Of course, a schizophrenic who is absolutely plagued by hallucinations will begin to form beliefs about them, such as "They are demons" or "They are government agents with magical powers." But this is merely the process of forming belief systems trying to explain the phenomenon of hallucinations, which the conscious mind does not quite understand. The actual content of the hallucinations will come from the unconscious, and not become the visual representation of the meaning we impose on the world with our more conscious belief systems and linguistic patterns of thought.

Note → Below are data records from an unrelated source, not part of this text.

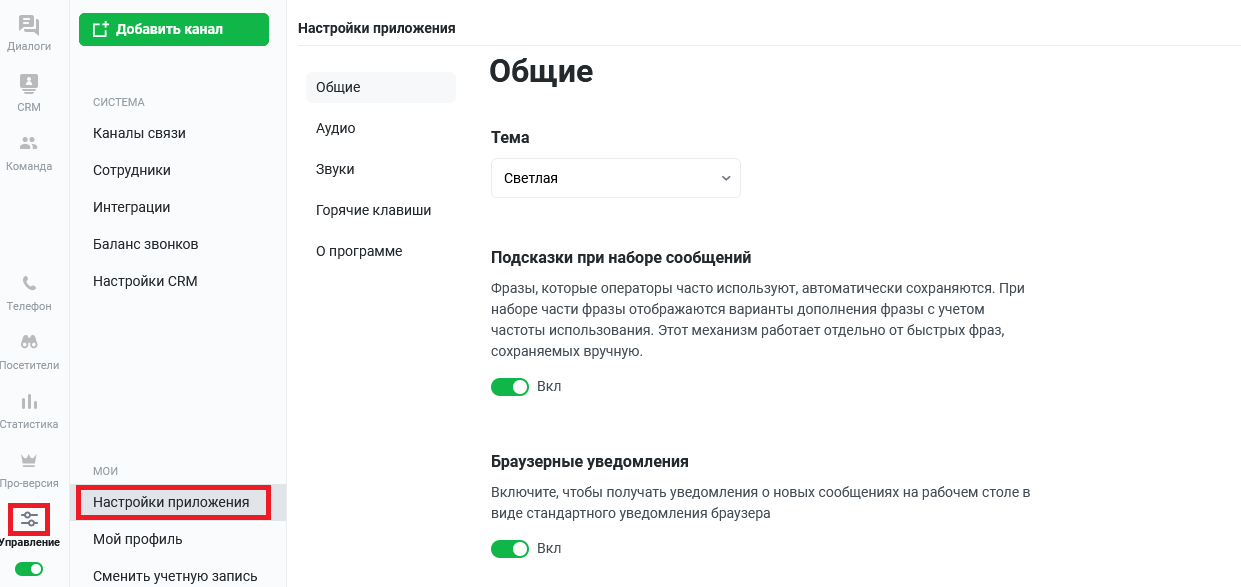 Настройка темы и звуковых эффектов онлайн-консультанта в JivoSite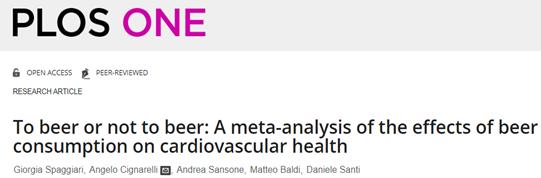 这个夏天,你烧烤啤酒了吗?研究发现适量啤酒对心血管有保护作用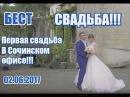 Первая БЕСТ Свадьба в Сочи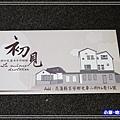 花蓮-初見民宿 (19)40.jpg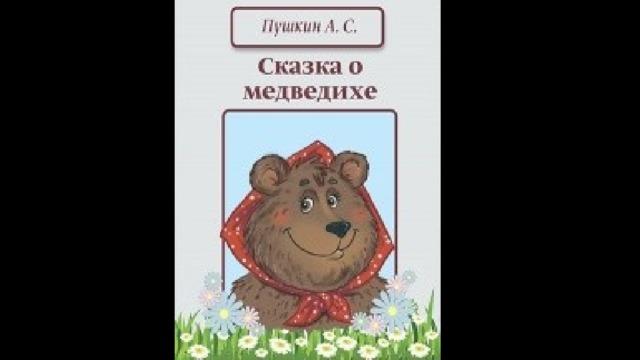 нам сказка о медведихе с картинками день, спасибо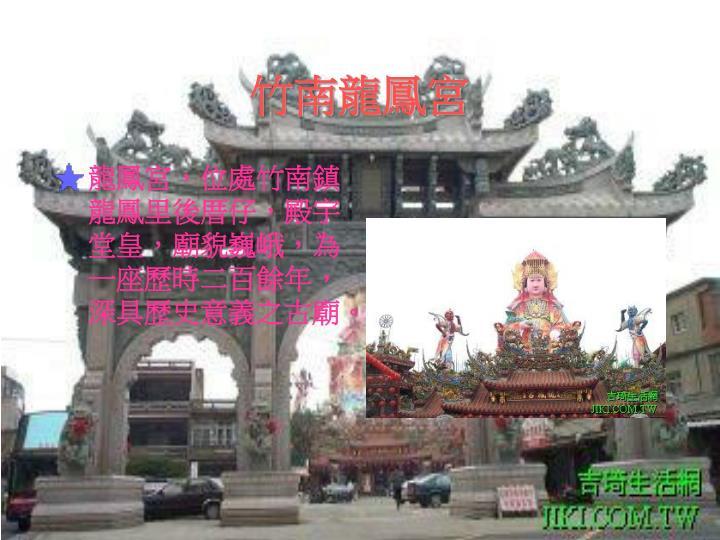 竹南龍鳳宮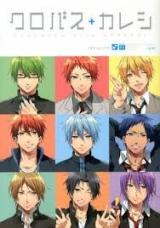 Ліцензійна манга японською мовою «Fusion product anthology Kurobasu boyfriend School Days»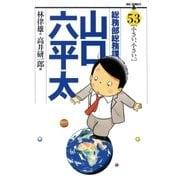 総務部総務課山口六平太 53(ビッグコミックス) [電子書籍]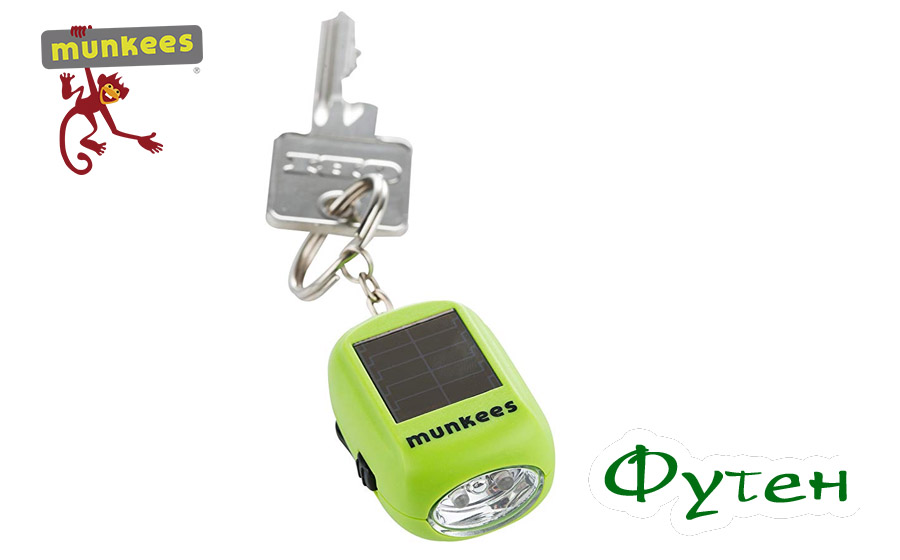 Фонарик MunkeesMini Solar/Dynamo Flashlight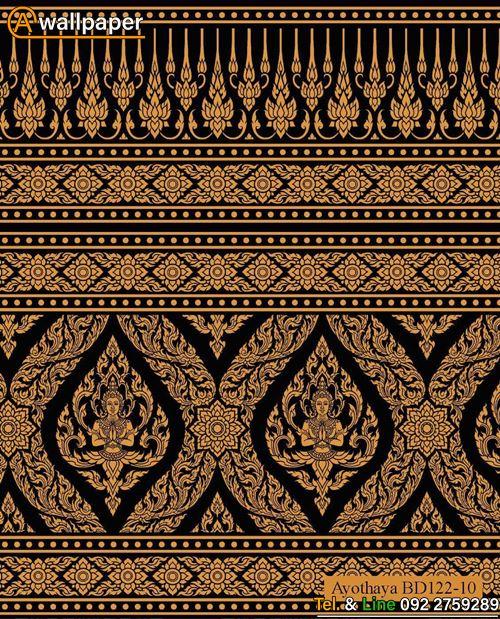 Wallpaper_Ayothaya_BD122-10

Take the very common auditory hallucination of voices telling the sufferer to kill himself. Even schizophrenics who do not consciously believe they want to kill themselves will sometimes have these. They are representations of an unconscious desire to kill oneself. Some psychiatrists view auditory hallucinations as thoughts that are actually heard. Just as our own thoughts will sometimes be represented with sentences held in our minds, the schizophrenic will actually hear these sounds. But I do not think this view is quite correct. Thoughts, after all, such as the thoughts expressed in the present essay, are formed by the conscious mind, and their content makes sense to my own conscious mind; I have the sense that I myself have created their content.

Every human being has the natural capacity to experience hallucinations. We all, after all, dream—and dreams are merely hallucinations which do not result from any disorder, and do not imply any sort of disease. My feeling is that the content of hallucinations comes more from unconscious symbolism, like dreams, than it comes from thought processes, or the meaning we see in the world that comes from our conscious beliefs.